* [Lesetext]
┄┄┄┄┄┄┄┄┄┄

Respekt allein genügt nicht

Tagung: Zur Versorgung Behinderter braucht man Fachkenntnisse

  • Ulrike Henning
  • Lesedauer: 2 Min.
Menschen mit Behinderungen bekommen in Deutschland nicht die Gesundheitsversorgung, die sie brauchen und die ihnen nach der UN-Behindertenrechtskonvention zusteht. Eine Tagung der Grünen-Bundestagsfraktion untersuchte am Montag in Berlin, wie das zu ändern wäre.
Auch Arztpraxen müssen barrierefrei sein.
Auch Arztpraxen müssen barrierefrei sein.

Schon für den Durchschnittsbürger ist das deutsche Gesundheitssystem mitunter schwer überschaubar. Noch mehr trifft das für Menschen mit Behinderung zu. 7,1 Millionen haben einen Schwerbehindertenausweis. Ihre Einschränkungen können körperlich oder geistig sein, die Sinnesorgane oder die Mobilität betreffen - auch Kombinationen treten auf. Dennoch müssen sie nicht nur in der Frage ihrer Behinderung ärztlich oder physiotherapeutisch versorgt werden. Auch ein Rollstuhlfahrer muss zum Zahnarzt oder eine Blinde zum Orthopäden. Zahlen von 2009 belegen, dass behinderte Menschen dreimal häufiger krank sind. Hinzu kommt, dass sie häufig von Sozialhilfe abhängig sind, und auf Grund ihrer Armut nur schwer die immer mehr geforderten Eigenleistungen im Gesundheitssystem erbringen können.

Michael Seidel, Neurologe und Psychiater bei den Bodelschwingh'schen Stiftungen in Bethel, nennt weitere Defizite in der Versorgung dieser Patienten: ein fehlendes Leistungsrecht, zu wenig Informationen der Betroffenen über ihre Rechte und fehlende Kompetenz in den Gesundheitsberufen. Nötig seien dort nicht nur Respekt, sondern auch Fachkenntnisse sowie die Kompetenz, mit den unterschiedlich Behinderten kommunizieren zu können.

Christian Peters vom AOK Bundesverband berichtete, dass einige regionale AOK-Gliederungen berieten, über Selektivverträge nicht barrierefreie Praxen rigoros auszuschließen. Peters äußerte sich verwundert darüber, dass der Gemeinsame Bundesausschuss (GBA), der über die Finanzierung von Kassenleistungen entscheidet, in diesem Bereich noch keine klaren Vorgaben gemacht habe.

┄┄┄┄┄┄┄┄┄┄

* [Inhalt der Daten]
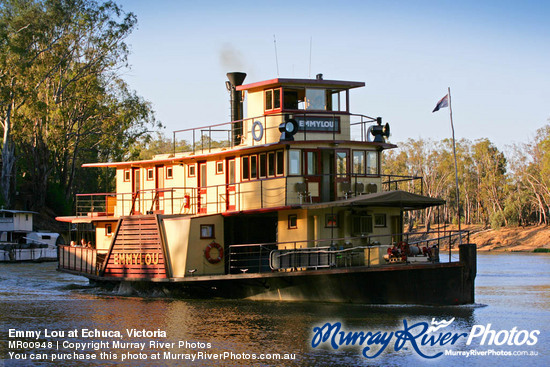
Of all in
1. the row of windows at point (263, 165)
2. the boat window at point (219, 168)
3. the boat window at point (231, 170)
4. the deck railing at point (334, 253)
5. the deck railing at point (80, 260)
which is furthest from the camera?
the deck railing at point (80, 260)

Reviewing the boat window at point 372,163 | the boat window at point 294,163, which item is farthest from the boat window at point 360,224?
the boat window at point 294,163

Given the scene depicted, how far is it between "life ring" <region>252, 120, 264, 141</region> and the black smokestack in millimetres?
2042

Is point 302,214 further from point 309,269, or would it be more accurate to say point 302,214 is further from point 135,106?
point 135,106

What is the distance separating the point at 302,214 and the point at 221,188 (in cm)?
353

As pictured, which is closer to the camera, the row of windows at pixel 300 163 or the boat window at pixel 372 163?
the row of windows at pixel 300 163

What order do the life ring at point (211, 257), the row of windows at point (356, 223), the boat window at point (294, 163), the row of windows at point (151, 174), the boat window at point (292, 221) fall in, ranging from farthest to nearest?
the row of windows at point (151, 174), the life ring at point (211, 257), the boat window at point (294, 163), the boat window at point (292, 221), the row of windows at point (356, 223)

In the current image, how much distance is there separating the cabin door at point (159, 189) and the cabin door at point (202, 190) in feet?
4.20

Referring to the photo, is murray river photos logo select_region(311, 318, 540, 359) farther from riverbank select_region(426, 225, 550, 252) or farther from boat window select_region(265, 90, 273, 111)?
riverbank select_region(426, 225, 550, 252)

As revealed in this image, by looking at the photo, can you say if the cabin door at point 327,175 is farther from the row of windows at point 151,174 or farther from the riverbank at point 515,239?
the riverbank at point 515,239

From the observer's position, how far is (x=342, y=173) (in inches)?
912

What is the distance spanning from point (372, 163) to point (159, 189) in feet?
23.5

┄┄┄┄┄┄┄┄┄┄

* [Zu erledigende Aufgaben]
1 – Schreiben Sie aus dem Artikel zur Versorgung Behinderter die Passage von „Michael Seidel, Neurologe“ bis einschließlich „Vorgaben gemacht habe.“ wortgetreu ab.
2 – Stimmen diese Aussagen mit dem Artikel zur Versorgung Behinderter überein? Antworten Sie jeweils mit Ja oder Nein und zitieren Sie die entscheidenden Worte des Artikels.
(a) 7,1 Millionen Menschen haben einen Schwerbehindertenausweis.
(b) Nach Zahlen von 2009 sind behinderte Menschen doppelt so häufig krank.
(c) Der Gemeinsame Bundesausschuss hat in diesem Bereich bereits klare Vorgaben gemacht.
3 – Wie geht der Artikel zur Versorgung Behinderter nach seinem letzten Satz weiter? Schreiben Sie eine Fortsetzung.
Die Zeilen haben mit den Aufgaben nichts zu tun.

* [Antworten nach Nummer]
1 –
Michael Seidel, Neurologe und Psychiater bei den Bodelschwingh'schen Stiftungen in Bethel, nennt weitere Defizite in der Versorgung dieser Patienten: ein fehlendes Leistungsrecht, zu wenig Informationen der Betroffenen über ihre Rechte und fehlende Kompetenz in den Gesundheitsberufen. Nötig seien dort nicht nur Respekt, sondern auch Fachkenntnisse sowie die Kompetenz, mit den unterschiedlich Behinderten kommunizieren zu können.

Christian Peters vom AOK Bundesverband berichtete, dass einige regionale AOK-Gliederungen berieten, über Selektivverträge nicht barrierefreie Praxen rigoros auszuschließen. Peters äußerte sich verwundert darüber, dass der Gemeinsame Bundesausschuss (GBA), der über die Finanzierung von Kassenleistungen entscheidet, in diesem Bereich noch keine klaren Vorgaben gemacht habe.

2 –
(a) Ja: „7,1 Millionen haben einen Schwerbehindertenausweis.“
(b) Nein: „Zahlen von 2009 belegen, dass behinderte Menschen dreimal häufiger krank sind.“
(c) Nein: „in diesem Bereich noch keine klaren Vorgaben gemacht habe“

3 –
Maik Nothnagel vom Bundesverband Selbsthilfe Körperbehinderter (BSK) wirkt mit an einem Programm zur Sensibilisierung der Ärzte für die Belange Behinderter. Er berichtet von Offenheit für die baulichen Aspekte der Barrierefreiheit - etwa rollstuhlgerechte Praxiszugänge. Aber was die Professionalität der Ärzte betrifft, musste Nothnagel häufig negative Erfahrungen machen. »Defizitorientiert« sei das Behindertenbild vieler Mediziner noch immer. Andere Diskussionsteilnehmer verwundert das nicht, da in einschlägigen Studiengängen Fachkompetenz gegenüber behinderten Patienten nicht vermittelt wird.

Verbesserungen in der Regelversorgung von Behinderten werden schon lange von verschiedenen Seiten verlangt. Ein Weg dahin könnte der Paragraf 116b im Versorgungsgesetz von 2011 sein. Im Gesetzestext geht es allerdings nur um die bessere ambulante Versorgung von Patienten mit seltenen Krankheiten oder Krankheiten mit besonderen Verläufen. Das trifft aber nicht auf alle Behinderungen zu. Außerdem würden neue Strukturen nur da entstehen, wo entsprechende Anbieter aktiv werden - »ein Element der Planung fehlt«, kritisiert Bernhard Gibis von der Kassenärztlichen Bundesvereinigung. Die Behindertenverbände fordern nun auch, dass medizinische Zentren für erwachsene Behinderte eingerichtet werden, analog zu den etwa 100 sozialpädiatrischen Zentren für Kinder und Jugendliche.